Japan's economy has been stagnant for nine years - longer than it took the country to recover from World War II. Even though the government has set aside about 120 trillion yen ($1.02 trillion) since 1992 to crank up the economy, the jobless rate is at a record high and consumers balk at spending enough to fire recovery.
The IMF's pessimism comes as the Japanese government and the central bank are saying the nation's economy has stopped its slide, for now, even if recovery isn't around the corner.
''A slide of the economy has stopped - this perception is spreading among our region's businesses,'' Minoru Masubuchi, head of the BOJ's Osaka branch, said. Japan's top economic planner, Taichi Sakaiya, has even staked his job on getting the economy to grow.
Obuchi must seek re-election as president of the ruling Liberal Democratic Party in September and face a national election a year later. To weather those two tests, he's counting on an end to Japan's longest postwar recession.
The only way to make sure that happens is to keep up the government life-support, the IMF said.
''It will be important to maintain adequate fiscal stimulus until recovery in private demand is underway, and then to proceed gradually with the consolidation of the public finances that is needed over the medium term,'' the IMF wrote.
That's for starters. The IMF also urged the central bank to ease credit even further, by stepping up its daily purchase of bills and bonds from banks and insurance companies. The BOJ has already cut overnight lending rates - equivalent to the Federal Reserve's fed funds rate - to virtually zero.
The weighted average of the unsecured overnight call rate was settled at 0.03 percent on Tuesday, unchanged from Monday, the Association of Call Loans and Discount Corporations said. Five years ago, the rate was 4.5 percent.
So, with prices still declining, the BOJ may be forced to use numerical targets for money growth and pump as much money into the money market as necessary to meet the target, the IMF said.
The chief domestic advocate of this approach, the so-called ''quantitative easing,'' is Nobuyuki Nakahara, a member of the BOJ board and a former president of oil refiner Tonen Corp.
At a Feb. 25 board meeting Nakahara called on the central bank to strive for annual growth of 10 percent in base money to inflate the economy. Nakahara repeated this line on March 12, the minutes show, and was defeated eight votes to one.
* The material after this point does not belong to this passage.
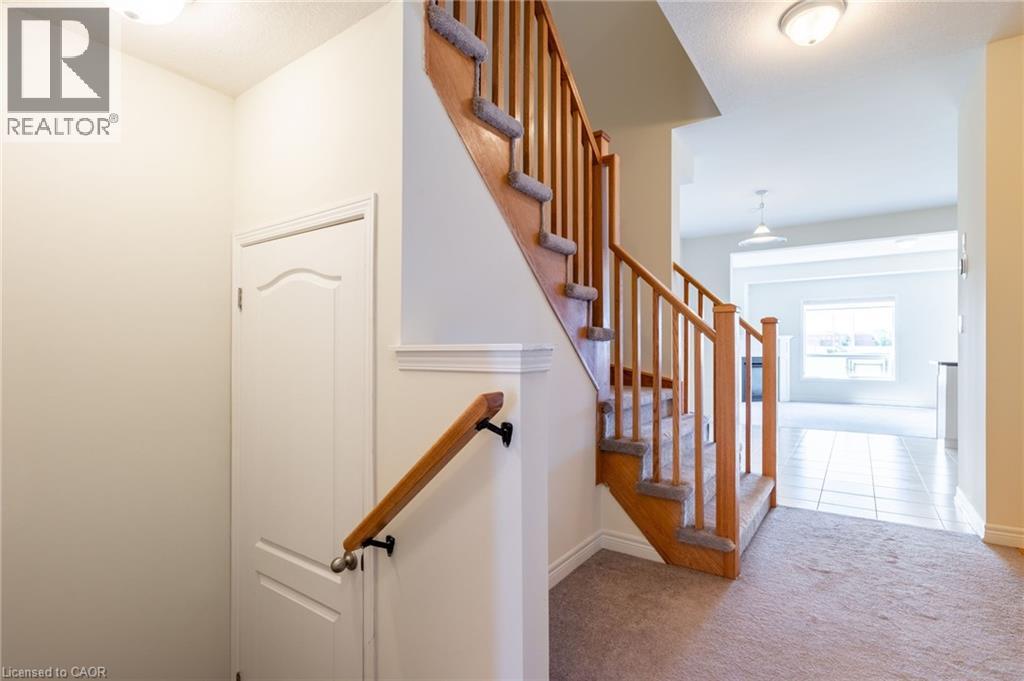 175 Lormont Boulevard, Stoney Creek, Ontario  L8J 0K1 - Photo 7 - 40861558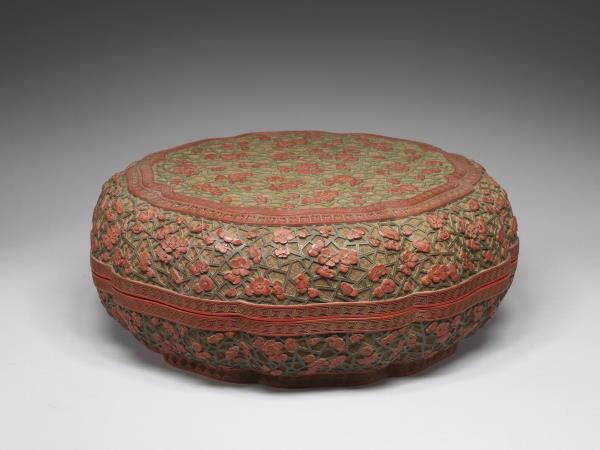 剔彩冰梅紋瓣式盒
To increase the supply of money, Nakahara said the bank should increase excess reserves by 500 billion yen and continue to expand the amount.
Some BOJ members are worried about a money supply growth target, minutes of the March 12 meeting show. Those members say the steps could lead to high inflation down the track.
Still, with prices declining, and the economy showing no real sign of recovery, the BOJ may buckle.
''To convince markets of its determination to combat deflation, the central bank might adopt a supplementary operating target,'' the IMF wrote.
Such a move ''would provide a means of signaling its willingness to ease liquidity until the objective of price stability is assured,'' the report said.